For those just vaguely aware of London's work, Call of the Wild and White Fang might come to mind. Both of those are novels. With a gun to their head, such persons could, just maybe, name "To Build a Fire", Jack's most famous short story. What is known to just a relative few is that Jack London was a gifted and pioneering writer of science fiction and fantasy. Click here to check out London's ISFDB entry. Four novels. Scroll down to 'Short Stories' and there are over thirty tales by London considered to be SF or fantasy.
As author and historian, Dale L. Walker, once noted:
“London's true métier was the short story. (...) London's true genius lay in the short form, 7,500 words and under, where the flood of images in his teeming brain and the innate power of his narrative gift were at once constrained and freed.”
In the 'Collections' category is Selected Science Fiction & Fantasy Stories (1979), featuring a handful of SFF tales by London. The publisher was Fictioneer Books, a small press headed by comics author/pulp scholar, David Anthony Kraft. Kraft's selections are good, but there aren't very many of them.

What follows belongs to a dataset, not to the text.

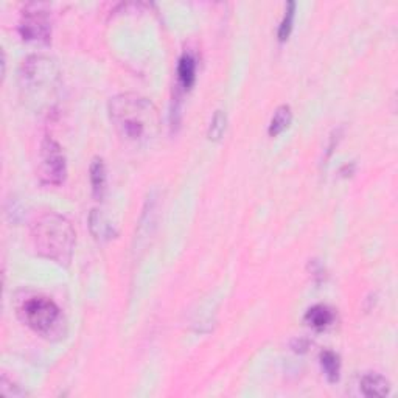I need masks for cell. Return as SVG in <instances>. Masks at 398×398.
Returning a JSON list of instances; mask_svg holds the SVG:
<instances>
[{"label":"cell","instance_id":"obj_1","mask_svg":"<svg viewBox=\"0 0 398 398\" xmlns=\"http://www.w3.org/2000/svg\"><path fill=\"white\" fill-rule=\"evenodd\" d=\"M111 123L123 141L134 145H148L159 132V111L147 97L120 94L109 100Z\"/></svg>","mask_w":398,"mask_h":398},{"label":"cell","instance_id":"obj_2","mask_svg":"<svg viewBox=\"0 0 398 398\" xmlns=\"http://www.w3.org/2000/svg\"><path fill=\"white\" fill-rule=\"evenodd\" d=\"M31 240L36 252L61 266H69L74 257L77 234L67 218L49 212L31 224Z\"/></svg>","mask_w":398,"mask_h":398},{"label":"cell","instance_id":"obj_3","mask_svg":"<svg viewBox=\"0 0 398 398\" xmlns=\"http://www.w3.org/2000/svg\"><path fill=\"white\" fill-rule=\"evenodd\" d=\"M16 310L21 322L36 335L47 337V340L63 336L64 317L61 310L51 298L41 294L26 296L17 303Z\"/></svg>","mask_w":398,"mask_h":398},{"label":"cell","instance_id":"obj_4","mask_svg":"<svg viewBox=\"0 0 398 398\" xmlns=\"http://www.w3.org/2000/svg\"><path fill=\"white\" fill-rule=\"evenodd\" d=\"M21 88L30 94H44L55 88L59 81V70L51 58L42 55H33L24 59L19 70Z\"/></svg>","mask_w":398,"mask_h":398},{"label":"cell","instance_id":"obj_5","mask_svg":"<svg viewBox=\"0 0 398 398\" xmlns=\"http://www.w3.org/2000/svg\"><path fill=\"white\" fill-rule=\"evenodd\" d=\"M19 33L24 41L49 44L51 39V17L45 3H29L22 11Z\"/></svg>","mask_w":398,"mask_h":398},{"label":"cell","instance_id":"obj_6","mask_svg":"<svg viewBox=\"0 0 398 398\" xmlns=\"http://www.w3.org/2000/svg\"><path fill=\"white\" fill-rule=\"evenodd\" d=\"M38 176L42 184L61 185L67 176V164L61 147L50 137H45L39 151Z\"/></svg>","mask_w":398,"mask_h":398},{"label":"cell","instance_id":"obj_7","mask_svg":"<svg viewBox=\"0 0 398 398\" xmlns=\"http://www.w3.org/2000/svg\"><path fill=\"white\" fill-rule=\"evenodd\" d=\"M89 229L92 237L100 243L114 240L118 235L116 224L109 220L108 215L103 214V210L98 209H94L89 214Z\"/></svg>","mask_w":398,"mask_h":398},{"label":"cell","instance_id":"obj_8","mask_svg":"<svg viewBox=\"0 0 398 398\" xmlns=\"http://www.w3.org/2000/svg\"><path fill=\"white\" fill-rule=\"evenodd\" d=\"M336 313L327 305H315L305 315V322L316 331H324L335 324Z\"/></svg>","mask_w":398,"mask_h":398},{"label":"cell","instance_id":"obj_9","mask_svg":"<svg viewBox=\"0 0 398 398\" xmlns=\"http://www.w3.org/2000/svg\"><path fill=\"white\" fill-rule=\"evenodd\" d=\"M89 177L92 185V195L97 201H102L106 193V185H108V175H106V165L103 159L95 157L89 167Z\"/></svg>","mask_w":398,"mask_h":398},{"label":"cell","instance_id":"obj_10","mask_svg":"<svg viewBox=\"0 0 398 398\" xmlns=\"http://www.w3.org/2000/svg\"><path fill=\"white\" fill-rule=\"evenodd\" d=\"M360 388L366 397H388L390 394V383L380 374L364 375Z\"/></svg>","mask_w":398,"mask_h":398},{"label":"cell","instance_id":"obj_11","mask_svg":"<svg viewBox=\"0 0 398 398\" xmlns=\"http://www.w3.org/2000/svg\"><path fill=\"white\" fill-rule=\"evenodd\" d=\"M196 81V59L190 53H184L177 64V83L184 90H190Z\"/></svg>","mask_w":398,"mask_h":398},{"label":"cell","instance_id":"obj_12","mask_svg":"<svg viewBox=\"0 0 398 398\" xmlns=\"http://www.w3.org/2000/svg\"><path fill=\"white\" fill-rule=\"evenodd\" d=\"M293 122V111L288 104H282L278 106L276 109L273 118L269 122V128H268V134L271 137H277L280 136L282 132L288 128V126Z\"/></svg>","mask_w":398,"mask_h":398},{"label":"cell","instance_id":"obj_13","mask_svg":"<svg viewBox=\"0 0 398 398\" xmlns=\"http://www.w3.org/2000/svg\"><path fill=\"white\" fill-rule=\"evenodd\" d=\"M321 367L322 372L327 376L328 383H337L341 376V360L340 355H336L335 351L325 350L321 353Z\"/></svg>","mask_w":398,"mask_h":398},{"label":"cell","instance_id":"obj_14","mask_svg":"<svg viewBox=\"0 0 398 398\" xmlns=\"http://www.w3.org/2000/svg\"><path fill=\"white\" fill-rule=\"evenodd\" d=\"M294 16H296V3L294 2H288L287 10H285V16L280 22V26H278L277 31V38L280 42H285L289 38L291 31H293V24H294Z\"/></svg>","mask_w":398,"mask_h":398},{"label":"cell","instance_id":"obj_15","mask_svg":"<svg viewBox=\"0 0 398 398\" xmlns=\"http://www.w3.org/2000/svg\"><path fill=\"white\" fill-rule=\"evenodd\" d=\"M225 125H228V117L223 111H216L214 118H212L210 126H209V138L212 142L221 141V137L224 136Z\"/></svg>","mask_w":398,"mask_h":398},{"label":"cell","instance_id":"obj_16","mask_svg":"<svg viewBox=\"0 0 398 398\" xmlns=\"http://www.w3.org/2000/svg\"><path fill=\"white\" fill-rule=\"evenodd\" d=\"M0 392L5 397H25L26 392L21 389V386H16L15 383L10 381L6 375H2V380H0Z\"/></svg>","mask_w":398,"mask_h":398},{"label":"cell","instance_id":"obj_17","mask_svg":"<svg viewBox=\"0 0 398 398\" xmlns=\"http://www.w3.org/2000/svg\"><path fill=\"white\" fill-rule=\"evenodd\" d=\"M293 349H294V351H301V353H303V351L308 350V341L297 340L293 342Z\"/></svg>","mask_w":398,"mask_h":398},{"label":"cell","instance_id":"obj_18","mask_svg":"<svg viewBox=\"0 0 398 398\" xmlns=\"http://www.w3.org/2000/svg\"><path fill=\"white\" fill-rule=\"evenodd\" d=\"M353 171H355V164H350V165L347 164V165H344V167L341 168L340 173H341L342 176H346V177H347V176H351V175H353Z\"/></svg>","mask_w":398,"mask_h":398}]
</instances>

What most interests me is the fact that--apparently--P.Craig Russell did the cover and at least one interior illustration. I must admit that the cover is pretty underwhelming. However, I have higher hopes for the interior illo(s). In my opinion, 1973-1983 was Russell's best period. After that, he got a little more ethereal and stylized. Still excellent, but not as much in my wheelhouse. Style-wise, something like this splash page from Amazing Adventures #39 is roughly what I'm hoping to find in the London collection.
However, no way am I gonna hand over hard-earned pazoors to buy a book with a boring cover and maybe one PCR illustration. If any DMR readers out there are familiar with this edition, feel free to let me know in the comments or contact me via the 'Contact' button at the far upper right of this page.
If the collection above isn't the place to start, where should someone begin their journey of discovering Jack London's SFF tales? For quality one-stop shopping, I recommend Fantastic Tales (1998) from the University of Nebraska Press. This would appear to be part of the opening salvo from the new editor at the time which quickly led to the ‘Bison Frontiers of Imagination’ imprint. That editor unleashed a flood of pulp-centric reprints for well over a decade, featuring numerous editions from Edgar Rice Burroughs, Harold Lamb, Jules Verne and Before Adam from Jack London.
There was a changing of the guard sometime around 2015 and now the University of Nebraska publishes the same intersectional stuff, written in bafflegarble, that nearly all other academic presses indulge in. A damned shame. I hope the previous editor is doing well.
That UNP collection is well-done, but it's nowhere near comprehensive. For that, you need to turn to Leonaur Ltd., a UK company I've grown fond of over the past fifteen years. Their focus/specialty is quality Public Domain reprints and they do a fine job of it, in my opinion. Their three-volume series, 'The Collected Science Fiction and Fantasy of Jack London', delivers the goods. They might have missed one or two short stories--at most--but they also include the important, proto-Howardian novels like The Star-Rover and Before Adam. All three volumes add up to just over one thousand pages.
So, there ya go. My two debased shekels' worth of opinions. Get out there and read some Jack London.
A final, value-added DMR factoid: the legendary actor, Peter O'Toole, was a staunch fan of Jack London. He always mentioned London as his favorite author.